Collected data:

%%

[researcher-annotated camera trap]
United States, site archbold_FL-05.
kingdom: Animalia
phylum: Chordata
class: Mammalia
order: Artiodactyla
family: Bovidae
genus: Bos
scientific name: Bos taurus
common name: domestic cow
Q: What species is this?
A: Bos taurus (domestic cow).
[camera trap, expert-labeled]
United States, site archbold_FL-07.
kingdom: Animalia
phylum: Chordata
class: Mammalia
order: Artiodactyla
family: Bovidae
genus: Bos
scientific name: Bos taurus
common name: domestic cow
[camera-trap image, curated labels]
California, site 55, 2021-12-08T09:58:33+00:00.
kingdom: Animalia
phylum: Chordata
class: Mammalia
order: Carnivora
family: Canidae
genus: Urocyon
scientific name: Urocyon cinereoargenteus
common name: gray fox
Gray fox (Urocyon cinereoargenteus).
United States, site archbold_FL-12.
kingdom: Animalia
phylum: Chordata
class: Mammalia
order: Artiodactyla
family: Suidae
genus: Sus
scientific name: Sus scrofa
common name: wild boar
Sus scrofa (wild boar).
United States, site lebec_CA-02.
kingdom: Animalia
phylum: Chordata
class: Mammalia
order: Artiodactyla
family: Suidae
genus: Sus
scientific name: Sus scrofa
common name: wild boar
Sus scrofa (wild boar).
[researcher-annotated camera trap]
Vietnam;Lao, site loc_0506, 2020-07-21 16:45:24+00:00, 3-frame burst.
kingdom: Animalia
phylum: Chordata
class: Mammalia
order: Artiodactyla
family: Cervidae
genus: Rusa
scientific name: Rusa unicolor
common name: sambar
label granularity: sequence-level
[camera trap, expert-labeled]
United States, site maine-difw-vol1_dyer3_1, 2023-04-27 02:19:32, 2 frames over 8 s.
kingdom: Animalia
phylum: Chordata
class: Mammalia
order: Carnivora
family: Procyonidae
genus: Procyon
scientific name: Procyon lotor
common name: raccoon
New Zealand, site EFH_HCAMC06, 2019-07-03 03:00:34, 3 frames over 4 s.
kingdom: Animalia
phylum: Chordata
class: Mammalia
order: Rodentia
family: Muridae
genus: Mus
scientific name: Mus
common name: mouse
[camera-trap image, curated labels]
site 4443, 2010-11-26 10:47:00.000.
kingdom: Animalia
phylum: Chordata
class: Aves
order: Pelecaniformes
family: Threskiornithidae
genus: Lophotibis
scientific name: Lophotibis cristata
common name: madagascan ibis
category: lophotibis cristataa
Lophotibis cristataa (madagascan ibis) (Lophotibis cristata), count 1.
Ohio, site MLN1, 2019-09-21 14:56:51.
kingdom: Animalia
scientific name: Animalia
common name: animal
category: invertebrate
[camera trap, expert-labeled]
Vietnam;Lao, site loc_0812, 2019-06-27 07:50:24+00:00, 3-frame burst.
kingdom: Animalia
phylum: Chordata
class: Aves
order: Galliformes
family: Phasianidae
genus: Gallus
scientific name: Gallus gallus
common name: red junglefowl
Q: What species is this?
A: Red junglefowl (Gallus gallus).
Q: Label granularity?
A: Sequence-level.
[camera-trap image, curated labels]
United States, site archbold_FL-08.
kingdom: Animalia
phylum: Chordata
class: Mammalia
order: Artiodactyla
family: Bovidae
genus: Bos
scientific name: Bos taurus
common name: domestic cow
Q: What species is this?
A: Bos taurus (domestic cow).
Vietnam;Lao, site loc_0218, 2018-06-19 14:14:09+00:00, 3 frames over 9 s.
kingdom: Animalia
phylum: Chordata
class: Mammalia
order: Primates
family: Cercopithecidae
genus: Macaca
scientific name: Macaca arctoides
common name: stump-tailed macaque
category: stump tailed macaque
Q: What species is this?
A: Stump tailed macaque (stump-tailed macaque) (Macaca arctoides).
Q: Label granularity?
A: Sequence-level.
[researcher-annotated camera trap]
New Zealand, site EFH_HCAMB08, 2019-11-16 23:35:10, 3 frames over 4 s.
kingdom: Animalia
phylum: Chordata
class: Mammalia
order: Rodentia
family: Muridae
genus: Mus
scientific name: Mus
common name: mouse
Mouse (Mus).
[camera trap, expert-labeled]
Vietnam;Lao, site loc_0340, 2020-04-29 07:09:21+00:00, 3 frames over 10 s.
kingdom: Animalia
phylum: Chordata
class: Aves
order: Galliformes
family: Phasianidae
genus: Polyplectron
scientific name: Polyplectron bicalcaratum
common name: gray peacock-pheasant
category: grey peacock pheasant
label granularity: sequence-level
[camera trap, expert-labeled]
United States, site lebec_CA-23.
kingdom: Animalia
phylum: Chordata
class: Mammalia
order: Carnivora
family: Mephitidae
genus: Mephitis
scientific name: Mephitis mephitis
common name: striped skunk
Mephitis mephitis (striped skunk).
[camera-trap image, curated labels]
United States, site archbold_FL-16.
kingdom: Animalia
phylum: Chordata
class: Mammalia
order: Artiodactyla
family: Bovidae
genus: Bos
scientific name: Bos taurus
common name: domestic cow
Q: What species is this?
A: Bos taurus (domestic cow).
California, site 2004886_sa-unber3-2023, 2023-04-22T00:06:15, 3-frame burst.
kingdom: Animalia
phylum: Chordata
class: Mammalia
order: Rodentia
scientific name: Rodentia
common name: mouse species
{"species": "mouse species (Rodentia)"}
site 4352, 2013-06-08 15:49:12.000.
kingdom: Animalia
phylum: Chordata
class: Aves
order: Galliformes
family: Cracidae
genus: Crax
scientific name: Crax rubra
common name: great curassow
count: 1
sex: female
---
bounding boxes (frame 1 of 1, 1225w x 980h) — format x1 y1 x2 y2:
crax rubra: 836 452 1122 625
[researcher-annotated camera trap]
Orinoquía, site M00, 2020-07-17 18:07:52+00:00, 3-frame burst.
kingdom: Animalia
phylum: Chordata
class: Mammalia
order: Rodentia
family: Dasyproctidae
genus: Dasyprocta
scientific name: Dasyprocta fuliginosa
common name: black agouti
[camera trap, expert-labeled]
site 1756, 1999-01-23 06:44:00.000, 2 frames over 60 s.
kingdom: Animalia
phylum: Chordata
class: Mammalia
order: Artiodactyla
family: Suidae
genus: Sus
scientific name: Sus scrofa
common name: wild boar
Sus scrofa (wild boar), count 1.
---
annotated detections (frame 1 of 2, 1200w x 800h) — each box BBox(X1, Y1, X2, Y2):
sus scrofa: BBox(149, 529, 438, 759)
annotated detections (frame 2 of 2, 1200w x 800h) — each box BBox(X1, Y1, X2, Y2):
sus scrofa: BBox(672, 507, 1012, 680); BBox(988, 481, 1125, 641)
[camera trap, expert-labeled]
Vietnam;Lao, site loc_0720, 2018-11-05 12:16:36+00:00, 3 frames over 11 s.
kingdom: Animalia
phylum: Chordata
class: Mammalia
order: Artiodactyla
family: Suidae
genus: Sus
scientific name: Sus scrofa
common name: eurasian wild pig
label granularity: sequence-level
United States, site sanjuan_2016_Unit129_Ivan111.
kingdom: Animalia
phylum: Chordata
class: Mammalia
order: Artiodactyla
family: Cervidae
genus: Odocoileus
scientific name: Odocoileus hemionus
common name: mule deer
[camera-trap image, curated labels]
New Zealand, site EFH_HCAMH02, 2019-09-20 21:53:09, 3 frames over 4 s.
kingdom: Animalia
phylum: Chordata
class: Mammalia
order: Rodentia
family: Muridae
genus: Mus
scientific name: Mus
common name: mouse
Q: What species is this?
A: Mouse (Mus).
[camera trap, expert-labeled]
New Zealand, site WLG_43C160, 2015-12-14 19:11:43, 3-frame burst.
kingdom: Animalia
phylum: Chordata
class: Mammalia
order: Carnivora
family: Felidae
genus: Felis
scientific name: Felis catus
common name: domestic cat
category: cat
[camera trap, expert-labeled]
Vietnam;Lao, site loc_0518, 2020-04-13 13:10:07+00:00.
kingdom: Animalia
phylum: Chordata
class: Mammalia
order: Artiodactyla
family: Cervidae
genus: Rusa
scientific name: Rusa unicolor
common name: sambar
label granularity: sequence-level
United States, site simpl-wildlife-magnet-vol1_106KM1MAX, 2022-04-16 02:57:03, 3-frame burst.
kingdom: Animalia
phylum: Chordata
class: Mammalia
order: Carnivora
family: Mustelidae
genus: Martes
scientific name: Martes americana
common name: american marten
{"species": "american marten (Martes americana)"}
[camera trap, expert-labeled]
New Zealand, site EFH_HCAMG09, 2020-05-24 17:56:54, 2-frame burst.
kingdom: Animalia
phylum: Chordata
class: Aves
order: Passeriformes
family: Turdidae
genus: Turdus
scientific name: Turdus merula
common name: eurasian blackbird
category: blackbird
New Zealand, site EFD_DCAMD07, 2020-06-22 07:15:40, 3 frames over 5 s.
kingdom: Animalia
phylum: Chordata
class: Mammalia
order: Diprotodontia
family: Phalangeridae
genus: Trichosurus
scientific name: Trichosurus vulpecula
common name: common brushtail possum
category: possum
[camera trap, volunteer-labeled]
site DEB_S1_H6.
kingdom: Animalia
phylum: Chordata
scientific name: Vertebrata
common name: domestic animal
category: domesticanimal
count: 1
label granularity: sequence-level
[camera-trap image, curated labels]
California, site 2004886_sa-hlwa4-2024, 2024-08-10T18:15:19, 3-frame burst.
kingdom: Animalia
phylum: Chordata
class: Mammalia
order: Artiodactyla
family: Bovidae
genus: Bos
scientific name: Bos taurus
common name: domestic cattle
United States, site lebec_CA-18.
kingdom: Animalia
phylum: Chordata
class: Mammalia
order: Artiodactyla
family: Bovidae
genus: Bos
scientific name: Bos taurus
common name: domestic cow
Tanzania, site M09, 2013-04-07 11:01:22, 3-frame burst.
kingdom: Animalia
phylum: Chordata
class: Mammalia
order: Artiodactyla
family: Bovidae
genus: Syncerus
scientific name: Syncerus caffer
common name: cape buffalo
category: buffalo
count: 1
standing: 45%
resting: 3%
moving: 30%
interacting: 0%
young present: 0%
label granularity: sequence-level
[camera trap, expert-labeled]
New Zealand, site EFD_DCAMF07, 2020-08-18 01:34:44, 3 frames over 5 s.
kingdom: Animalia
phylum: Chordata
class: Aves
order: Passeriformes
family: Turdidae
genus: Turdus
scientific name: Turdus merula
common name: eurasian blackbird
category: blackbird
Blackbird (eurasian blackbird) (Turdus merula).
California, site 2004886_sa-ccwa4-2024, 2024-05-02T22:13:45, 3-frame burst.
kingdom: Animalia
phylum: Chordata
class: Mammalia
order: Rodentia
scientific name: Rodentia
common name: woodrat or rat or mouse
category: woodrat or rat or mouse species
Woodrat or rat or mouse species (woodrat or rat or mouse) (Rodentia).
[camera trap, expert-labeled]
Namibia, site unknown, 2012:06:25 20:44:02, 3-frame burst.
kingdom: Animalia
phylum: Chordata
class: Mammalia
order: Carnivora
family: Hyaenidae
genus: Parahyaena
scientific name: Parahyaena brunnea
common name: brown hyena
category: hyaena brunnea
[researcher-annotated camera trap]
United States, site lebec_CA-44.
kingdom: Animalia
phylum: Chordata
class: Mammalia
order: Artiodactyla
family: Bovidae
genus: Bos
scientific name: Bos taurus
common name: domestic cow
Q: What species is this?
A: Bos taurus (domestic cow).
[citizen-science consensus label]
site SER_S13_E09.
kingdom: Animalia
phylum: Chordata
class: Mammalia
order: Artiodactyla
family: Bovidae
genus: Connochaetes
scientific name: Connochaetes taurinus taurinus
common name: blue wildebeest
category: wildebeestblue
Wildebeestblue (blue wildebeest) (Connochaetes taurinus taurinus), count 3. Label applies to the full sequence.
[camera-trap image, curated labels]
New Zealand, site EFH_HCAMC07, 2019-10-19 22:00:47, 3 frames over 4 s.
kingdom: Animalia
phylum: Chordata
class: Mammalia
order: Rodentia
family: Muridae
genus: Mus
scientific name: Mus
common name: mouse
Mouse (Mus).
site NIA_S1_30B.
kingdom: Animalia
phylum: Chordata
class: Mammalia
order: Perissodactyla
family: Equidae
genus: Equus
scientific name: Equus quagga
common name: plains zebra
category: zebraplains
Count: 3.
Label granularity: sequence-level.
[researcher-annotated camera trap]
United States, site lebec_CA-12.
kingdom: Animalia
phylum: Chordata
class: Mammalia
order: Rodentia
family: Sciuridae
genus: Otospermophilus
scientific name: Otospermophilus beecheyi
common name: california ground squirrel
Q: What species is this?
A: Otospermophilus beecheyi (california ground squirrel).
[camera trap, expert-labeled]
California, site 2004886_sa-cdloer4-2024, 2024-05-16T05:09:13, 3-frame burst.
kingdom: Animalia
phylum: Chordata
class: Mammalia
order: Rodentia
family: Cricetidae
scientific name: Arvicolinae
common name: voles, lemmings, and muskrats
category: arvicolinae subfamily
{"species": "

%%

What to do:
Starting with the line with "Vietnam;Lao, site loc_0340, 2020-04-29" above and going on through the line with "common name: gray peacock-pheasant", transcribe every line exactly, both ends included, and add nothing.

Completed exercise:
Vietnam;Lao, site loc_0340, 2020-04-29 07:09:21+00:00, 3 frames over 10 s.
kingdom: Animalia
phylum: Chordata
class: Aves
order: Galliformes
family: Phasianidae
genus: Polyplectron
scientific name: Polyplectron bicalcaratum
common name: gray peacock-pheasant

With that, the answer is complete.